Dando un giro repentino y rápido, el imponente león corrió el mismo sendero por el cual llegó. En segundos ingresó a la oscura selva y, rápidamente aquella voluminosa bola de fuego desapareció entre la oscuridad.

A unos cinco kilómetros de la laguna, se hallaba un enorme castillo. En la tercera habitación de la torre más alta, había cientos de criaturas muy pequeñas, que no eran más grandes que del tamaño de un meñique. Las diminutas hadas brillaban de amarillo y otras de naranja, pero, a todas, sin excepción alguna, les ardía el cabello en llamas al igual que sus alas.

Sobre una cama moldeada en oro y cubierta por sábanas blancas de seda, descansaba una indefensa anciana canosa. Todas las hadas en la estancia miraban, algunas estaban en shock, otras volaban desesperadas de un lado a otro y, unas cuantas lloraban entristecidas derramando lágrimas de fuego por la desgracia que en poco tiempo acontecería.

A un lado de la cama estaba un candelero donde antes existieron mil velas, ahora solo quedaba el rabillo de una, su brillo era débil y cada segundo que transcurría su luz disminuía más.

Sujetando la mano arrugada de la anciana, se hallaba un pequeño duende de nariz larga y torcida hacia arriba, carecía de orejas mas no de conductos auditivos, su piel era escamosa semejante a la de un reptil y brillaba como un arcoíris. Se negaba rotundamente a voltear la mirada hacia aquella vela que estaba a punto de apagarse. Este a diferencia de las hadas no ardía en llamas, y sus ojos desbordaron lágrimas líquidas y no de fuego.

De un portazo se abrió la puerta de la habitación, dando paso a un majestuoso león ardiente en potentes llamaradas. Todas las hadas se sorprendieron al ver la llegada del felino, y pronto, un silencio llenó el aposento.

Débil, la anciana levantó la mirada hasta el visitante, se alegró tanto al verlo que una pequeña sonrisa se dibujó en su rostro arrugado. Lo estuvo esperando, y por un momento temió que no llegara.

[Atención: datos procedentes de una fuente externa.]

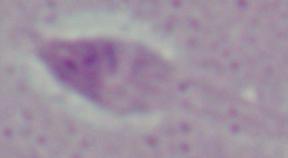
Summary:
  - Modality: micrograph
  - Identification: Leishmania
  - Magnification: 1000xIdentify the parasite.
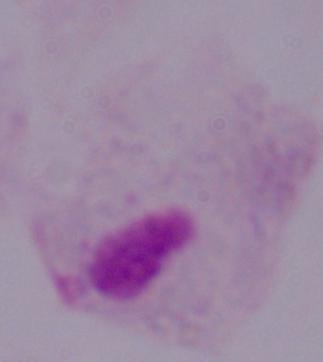
This is a trichomonad.

Summary:
  - Modality: photomicrograph
  - Magnification: 1000xReport the malaria status of this cell.
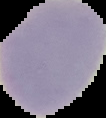
Parasitized.

{
  "image_size": "106×118 pixels",
  "image_type": "cell region segmented out of the field of view; surrounding area masked to black",
  "preparation": "thin blood film"
}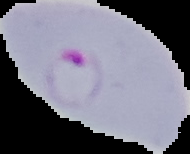
Image is 190×154 pixels. The area outside the segmented cell region is set to black. Malaria status: parasitized. From a thin blood smear.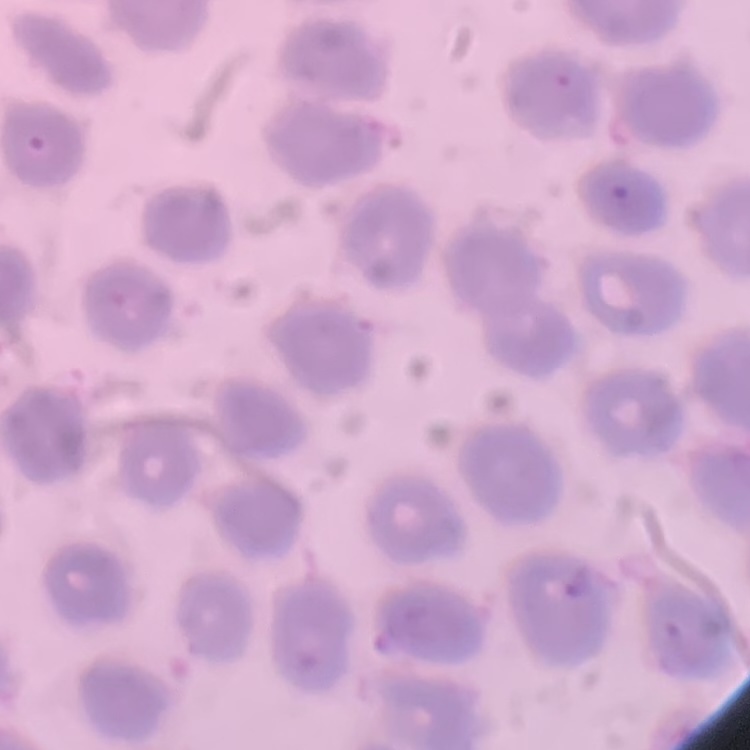
Summary:
  - Red blood cell morphology: no rouleaux formation
  - Image type: square crop of a larger photomicrograph
  - Stain: Field's or Giemsa
  - Preparation: thin blood smear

El león la miró entristecido, incluso más que las mismas hadas de fuego. Se acercó a la moribunda anciana y reverenció ante ella, luego se echó a un lado de la cama.

—Le, Leozurth... —tartamudeó la vieja, el labio inferior le tembló—. Mi querido y fiel Leozurth, pensé que no podría verte antes de partir.

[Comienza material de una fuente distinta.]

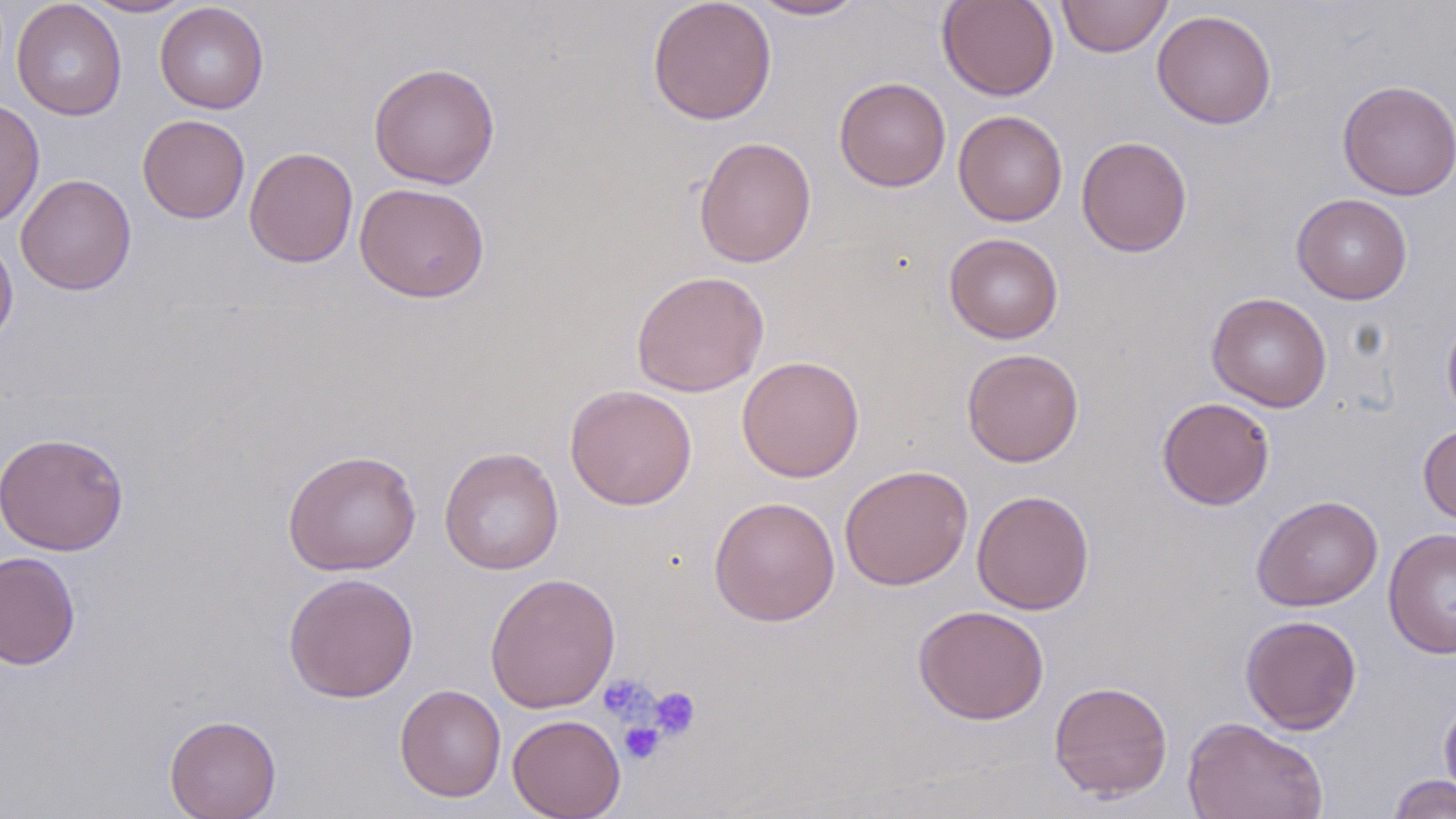

Summary:
  - Coordinate format: approximate bounding boxes as (x1,y1)-(x2,y2) corner pairs in pixels
  - Platelet locations: (598,674)-(657,724), (647,686)-(701,742), (619,721)-(665,765)
  - Uninfected red blood cell locations: (80,0)-(196,18), (647,0)-(777,125), (746,0)-(870,20), (936,0)-(1059,101), (1056,0)-(1173,57), (12,1)-(127,121), (155,2)-(269,114), (1152,9)-(1277,129), (368,62)-(500,188), (834,76)-(951,192), (1336,80)-(1456,200), (0,99)-(45,228), (953,109)-(1068,226), (137,114)-(251,224), (693,136)-(817,268), (1077,136)-(1193,257), (244,147)-(359,268), (15,174)-(137,295), (354,182)-(490,303), (1291,193)-(1413,305), (943,233)-(1064,344), (0,234)-(18,348), (631,270)-(769,397), (1206,292)-(1332,412), (1441,311)-(1456,429), (961,348)-(1084,467), (736,355)-(865,482), (565,384)-(697,510), (1157,397)-(1275,510), (1418,423)-(1456,525), (0,431)-(129,556), (439,447)-(564,575), (282,449)-(422,575), (839,464)-(974,591), (971,490)-(1095,615), (1250,495)-(1383,612), (708,496)-(841,626), (1383,527)-(1456,659), (0,551)-(81,670), (282,571)-(420,703), (484,572)-(621,714), (913,605)-(1050,724), (1240,614)-(1363,735), (1049,680)-(1173,801), (395,684)-(506,802), (1438,692)-(1456,810), (164,714)-(282,819), (507,714)-(626,819), (1182,716)-(1328,818), (1388,773)-(1456,819)
  - Slide-level diagnosis: no evidence of blood parasites
  - Field of view: single
  - Image size: 1456×819 pixels
  - Modality: optical microscopy
  - Stain: May-Grünwald-Giemsa
  - Preparation: thin blood smear
  - Magnification: 1000x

La luz del león lamentado comenzó a opacarse perdiendo su brillo. Sus grandes ojos naranjas miraron atentos los ojos casi apagados de la pobre anciana, le transmitía tristeza y pena, no solo a él, sino también a cada ser presente.

Una vez más, tras cien años la historia, se repetía el ciclo continuo para la moribunda anciana.

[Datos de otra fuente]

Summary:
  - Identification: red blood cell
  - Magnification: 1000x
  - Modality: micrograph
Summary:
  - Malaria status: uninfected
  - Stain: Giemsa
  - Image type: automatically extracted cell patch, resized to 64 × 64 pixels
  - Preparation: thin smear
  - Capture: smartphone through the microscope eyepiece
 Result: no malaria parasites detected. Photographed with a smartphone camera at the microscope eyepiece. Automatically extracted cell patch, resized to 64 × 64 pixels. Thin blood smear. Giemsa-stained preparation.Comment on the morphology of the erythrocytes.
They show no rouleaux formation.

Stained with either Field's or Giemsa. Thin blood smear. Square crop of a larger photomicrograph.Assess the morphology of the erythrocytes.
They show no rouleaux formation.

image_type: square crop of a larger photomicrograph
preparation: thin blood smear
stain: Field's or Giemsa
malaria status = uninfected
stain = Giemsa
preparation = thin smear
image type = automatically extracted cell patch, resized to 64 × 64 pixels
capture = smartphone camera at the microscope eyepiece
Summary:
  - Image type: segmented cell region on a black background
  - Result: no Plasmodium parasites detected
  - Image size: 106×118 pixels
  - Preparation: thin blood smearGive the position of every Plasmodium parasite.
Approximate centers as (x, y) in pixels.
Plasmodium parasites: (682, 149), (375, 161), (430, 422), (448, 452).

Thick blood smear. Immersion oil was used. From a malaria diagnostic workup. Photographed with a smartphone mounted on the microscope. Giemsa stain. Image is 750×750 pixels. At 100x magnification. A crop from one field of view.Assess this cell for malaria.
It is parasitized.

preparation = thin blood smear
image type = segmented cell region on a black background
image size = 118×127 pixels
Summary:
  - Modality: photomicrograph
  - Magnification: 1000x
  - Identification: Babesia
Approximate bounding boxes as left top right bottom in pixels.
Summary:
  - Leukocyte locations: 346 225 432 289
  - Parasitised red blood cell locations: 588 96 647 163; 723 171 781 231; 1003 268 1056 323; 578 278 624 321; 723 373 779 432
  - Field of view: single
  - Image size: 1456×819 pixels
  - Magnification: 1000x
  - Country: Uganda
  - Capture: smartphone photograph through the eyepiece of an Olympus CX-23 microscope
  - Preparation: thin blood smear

A los demás, Leozurth les podía resultar ser alguien muy atemorizante y frío, pero contrario a ello, poseía un corazón puro lleno de nobleza, y al igual que todo ser vivo tenía su punto débil: ver a la anciana en ese estado deplorable.

—Mi deidad... —musitó destrozado—. Tú más que nadie mi deidad, no mereces estar en esta situación.

Él volvió a reverenciar, pero esta vez solo con la cabeza, unas chispitas volaron de su melena y se apagaron en el aire. Tiempo atrás ella le anunció algo, y eso es lo que más lo entristecía.